NIKAH
Islam mengajarkan bahwa berkeluarga adalah salah satu sarana menjaga martabat dan kehormatan manusia. Karena itu, Islam menolak praktik-praktik berkeluarga yang menistakan martabat manusia sebagaimana dijalankan oleh masyarakat Arab pra-Islam. Misalnya mengubur bayi perempuan hidup-hidup; menjadikan perempuan sebagai hadiah, jaminan hutang, jamuan tamu; mewariskan istri pada kerabat laki-laki suami; mengawini ibu, anak, saudara perempuan kandung, dan bibi; menuntut ketaatan mutlak istri, memperlakukan istri dan anak perempuan seperti budak termasuk budak seksual, prilaku kekerasan dalam rumah tangga (KDRT), mengawinkan anak perempuan sebelum mengalami haid, memaksa anak kawin, dan merampas mahar dari perempuan.
Selain menghapus, Islam juga membatasi dengan ketat beberapa praktik berkeluarga lainnya. Misalnya, membatasi jumlah istri dalam poligami dari tak terbatas menjadi maksimal empat dengan syarat adil dan disertai dorongan kuat untuk monogami. Perceraian yang boleh rujuk yang semula tak terbatas menjadi hanya boleh dua kali. Di samping itu, Islam juga memunculkan nilai baru untuk memperkuat keluarga. Misalnya penegasan bahwa perkawinan adalah janji kokoh (mitsaqan ghalizhan), perintah pergaulan yang layak (mu’asyarah bil-ma’ruf) antara suami dan istri, dan pengaitan ketaqwaan dan keimanan dengan prilaku dalam berkeluarga. Islam juga memberikan perempuan hak waris, hak sumpah untuk membatalkan sumpah suami yang menuduhnya berzina tanpa saksi, hak cerai gugat (khulu’), dan masih banyak hal lainnya.
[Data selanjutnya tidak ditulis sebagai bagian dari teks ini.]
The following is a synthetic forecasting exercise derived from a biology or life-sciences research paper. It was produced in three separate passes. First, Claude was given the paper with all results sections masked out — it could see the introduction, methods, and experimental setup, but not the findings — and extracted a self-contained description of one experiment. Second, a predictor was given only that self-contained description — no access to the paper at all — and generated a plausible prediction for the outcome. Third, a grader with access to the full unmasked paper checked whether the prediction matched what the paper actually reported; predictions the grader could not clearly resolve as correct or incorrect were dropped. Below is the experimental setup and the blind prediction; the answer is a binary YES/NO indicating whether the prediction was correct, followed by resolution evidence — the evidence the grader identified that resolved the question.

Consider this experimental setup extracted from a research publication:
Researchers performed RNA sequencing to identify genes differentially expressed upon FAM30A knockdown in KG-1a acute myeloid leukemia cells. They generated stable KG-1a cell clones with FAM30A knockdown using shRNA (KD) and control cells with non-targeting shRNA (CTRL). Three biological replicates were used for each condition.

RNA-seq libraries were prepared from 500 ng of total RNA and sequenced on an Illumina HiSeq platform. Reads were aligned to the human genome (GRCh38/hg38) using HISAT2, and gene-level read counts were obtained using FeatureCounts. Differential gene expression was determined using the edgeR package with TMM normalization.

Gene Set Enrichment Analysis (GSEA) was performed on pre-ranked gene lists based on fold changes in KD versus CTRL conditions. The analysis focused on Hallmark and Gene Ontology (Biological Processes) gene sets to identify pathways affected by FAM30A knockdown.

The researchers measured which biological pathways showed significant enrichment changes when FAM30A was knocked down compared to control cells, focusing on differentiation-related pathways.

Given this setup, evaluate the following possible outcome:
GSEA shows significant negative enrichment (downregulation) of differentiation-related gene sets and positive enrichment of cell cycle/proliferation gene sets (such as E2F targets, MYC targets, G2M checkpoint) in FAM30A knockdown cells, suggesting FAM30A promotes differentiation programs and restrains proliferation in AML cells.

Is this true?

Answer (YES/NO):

Untuk memberikan kepastian dan perlindungan bagi para pihak yang melangsungkan perkawinan, sehingga memberikan kekuatan bukti autentik tentang telah terjadinya perkawinan dan para pihak dapat mempertahankan perkawinan tersebut kepada siapapun di hadapan hukum maka dibutuhkan pencatatan perkawinan.